Para escuchar al otro y a uno mismo es indispensable el silencio que permite oír la palabra del otro y de nuestro interior. Escuchar proviene de “auscultare” que significa ser curioso. Que importante es tener una sana curiosidad, muy distinto de fisgonear, para comprender a nuestro interlocutor y a nosotros mismos.

Hemos empezado el tiempo litúrgico de la Cuaresma, un tiempo indicado para los cristianos para hacer reflexión sobre uno mismo y revisar nuestro ritmo de vida tan precipitado. Es tiempo de hacer una parada y preguntarse: ¿Cómo me escucho? ¿Cómo escucho a los demás? Y ¿cómo escucho a Dios? Parecen preguntas sencillas, pero dar una respuesta verdadera requiere, interiorización y sinceridad personal. También estas preguntas ayudan a valorar nuestras palabras que son escuchadas por los otros con el deseo que sean para hacer el bien a aquellos mismos oyentes.

Preguntarse como uno se escucha a si mismo, sin caer en el exceso de un egocentrismo ni narcisismo, requiere una capacidad de concentración para escuchar algo tan necesario como el latido del corazón. Requiere crear un ambiente de silencio que permite, desde la escucha, entender aquello que tu cuerpo y tu mente necesita. Cuando uno realmente escucha su latido, su respiración, su voz… descubre su ser existente.

Escuchar a los demás requiere empatía, humildad, paciencia y sobre todo no tener prisa. ¿Cuantas veces respondemos antes de que nuestro interlocutor acabe su pregunta? Para escuchar al otro también es indispensable el silencio, ya que así vamos alternando la palabra que permite el dialogo. ¡Cuantas veces los diálogos se frustran porque no hay una actitud de escucha suficiente y adecuada!

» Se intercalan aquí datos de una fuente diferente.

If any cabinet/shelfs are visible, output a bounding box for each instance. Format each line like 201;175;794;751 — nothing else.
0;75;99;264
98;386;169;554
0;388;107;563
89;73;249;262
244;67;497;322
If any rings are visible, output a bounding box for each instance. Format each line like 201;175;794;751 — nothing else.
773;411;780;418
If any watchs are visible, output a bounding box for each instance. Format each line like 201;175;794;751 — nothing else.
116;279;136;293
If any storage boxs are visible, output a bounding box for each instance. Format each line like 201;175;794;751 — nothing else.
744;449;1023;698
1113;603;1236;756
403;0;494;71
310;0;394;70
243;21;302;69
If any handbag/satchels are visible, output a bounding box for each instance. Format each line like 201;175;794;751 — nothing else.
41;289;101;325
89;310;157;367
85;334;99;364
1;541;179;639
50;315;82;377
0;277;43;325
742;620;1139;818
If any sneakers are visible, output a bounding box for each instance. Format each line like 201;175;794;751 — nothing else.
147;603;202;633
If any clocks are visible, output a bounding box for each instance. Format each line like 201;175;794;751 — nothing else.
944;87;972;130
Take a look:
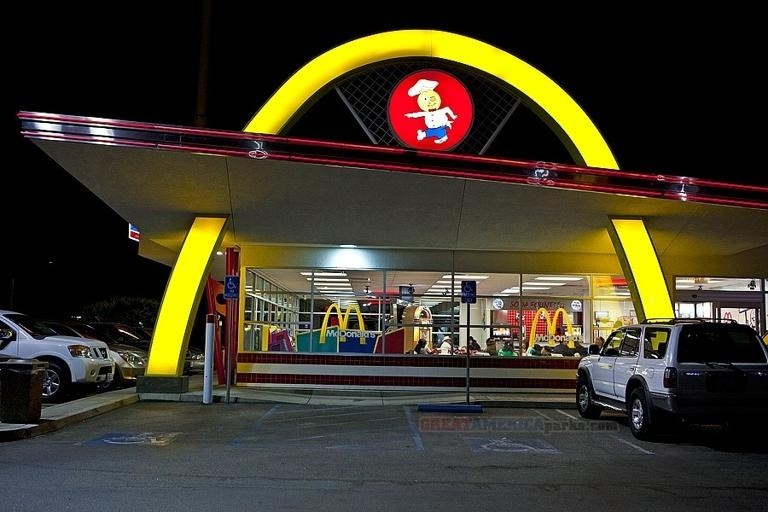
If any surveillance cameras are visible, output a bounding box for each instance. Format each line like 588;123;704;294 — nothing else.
748;281;756;290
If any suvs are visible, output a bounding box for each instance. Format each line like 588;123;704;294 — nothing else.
0;310;116;404
575;314;767;443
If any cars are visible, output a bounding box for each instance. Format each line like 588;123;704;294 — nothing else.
88;321;192;377
134;326;204;376
41;319;147;390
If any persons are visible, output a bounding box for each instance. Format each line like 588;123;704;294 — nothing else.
589;336;605;354
484;327;587;357
468;336;479;350
440;336;458;356
414;339;441;356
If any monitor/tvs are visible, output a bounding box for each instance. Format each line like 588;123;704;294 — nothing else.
399;286;414;300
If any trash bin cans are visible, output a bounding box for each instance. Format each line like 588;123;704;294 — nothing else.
0;358;50;425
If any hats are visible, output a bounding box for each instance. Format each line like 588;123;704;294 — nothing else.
442;335;452;342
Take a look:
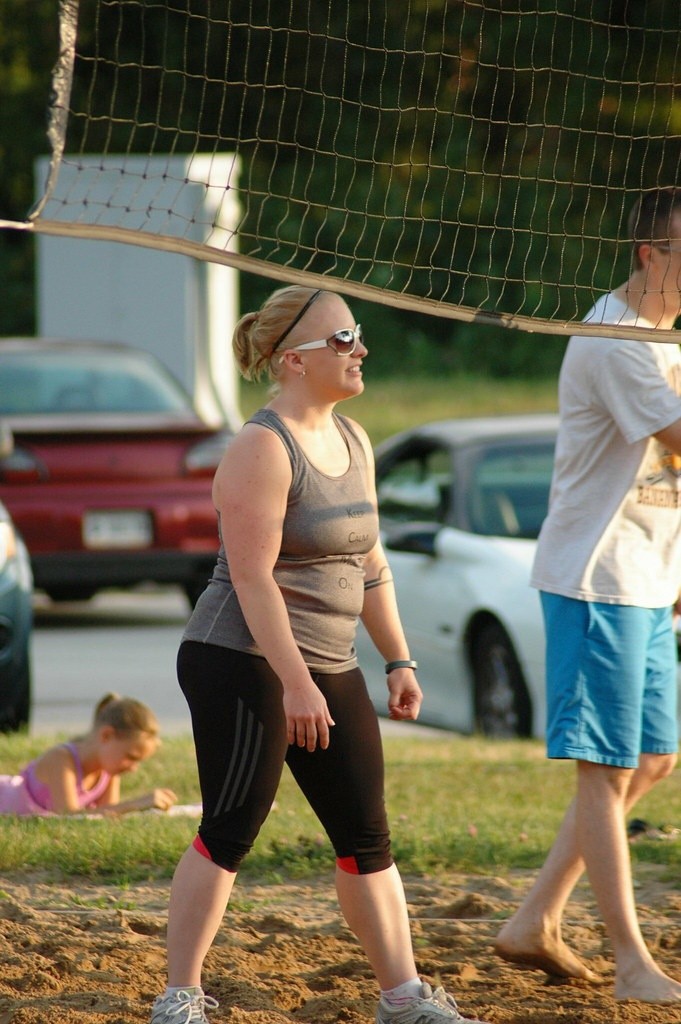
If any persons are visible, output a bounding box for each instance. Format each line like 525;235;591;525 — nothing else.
152;285;479;1024
494;184;681;1005
0;691;179;817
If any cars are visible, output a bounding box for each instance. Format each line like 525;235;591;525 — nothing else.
0;335;233;617
0;503;34;738
354;417;560;743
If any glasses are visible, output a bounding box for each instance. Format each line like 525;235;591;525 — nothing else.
277;324;365;365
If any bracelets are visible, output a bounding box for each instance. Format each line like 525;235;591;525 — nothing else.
385;660;418;675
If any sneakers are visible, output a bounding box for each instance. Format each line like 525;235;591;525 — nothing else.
374;981;491;1024
149;988;220;1024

Y escuchar a Dios, que siempre habla, requiere vivir auténticos momentos de desierto. En la Biblia encontramos muchos textos que nos describen estas situaciones, por ejemplo en el primer libro del Génesis, Dios dice a Abraham: “Hijo mío escucha bien lo que te voy a decir”; en el libro del Éxodo Dios dice a Moisés: “Escucha bien el consejo que te voy a dar”; en el libro de Job le dice: “Escucha mis palabras, pon atención a lo que voy a decirte”. Estas palabras, de alguna manera, también están dirigidas a los hombres y mujeres de hoy porque nos recuerdan que Dios ha hablado desde siempre y sabemos que nos sigue hablando a través de signos, de gestos, de testimonios…

Sorprendentemente en la misma Biblia encontramos palabras de súplica que piden la escucha a Dios. Por ejemplo, en el libro de los Reyes: “Escucha la oración que te dirige este siervo tuyo”; “escucha toda súplica hecha por cualquier persona”; “escucha desde el lugar donde habitas”. En los libros de los Salmos es donde encontramos más peticiones: “Dios mío escucha mis palabras”; “Señor escucha mi causa justa”; Señor escucha mi oración”. Estas súplicas responden a las mismas realidades de siempre: sufrimiento, enfermedad, injusticias…, que hoy vivimos los cristianos y pedimos a Dios. La cita bíblica Sab 1,10 dice: “Dios lo escucha todo con oído atento; ni aún dicho en voz baja por el hombre se le escapa”. Palabras profundas que nos dan sosiego y paz porque sabemos que Dios, nuestro Padre, escucha nuestra petición, no importa hacerlo en tono bajo o alto porque, precisamente, Él conoce mejor que nadie nuestras necesidades y limitaciones. Dios escucha, en todo momento, sin interrupción, tanto nuestra petición, plegaria, gemido o lamento como nuestra alabanza o gratitud.

Aprovechemos estos cuarenta días cuaresmales para aprender a saber escuchar con atención, sin miedo y sin prejuicios, reconociendo nuestras limitaciones, con el deseo de mejorar nuestra calidad de vida, la relación con los demás y con Dios que nos escucha incondicionalmente.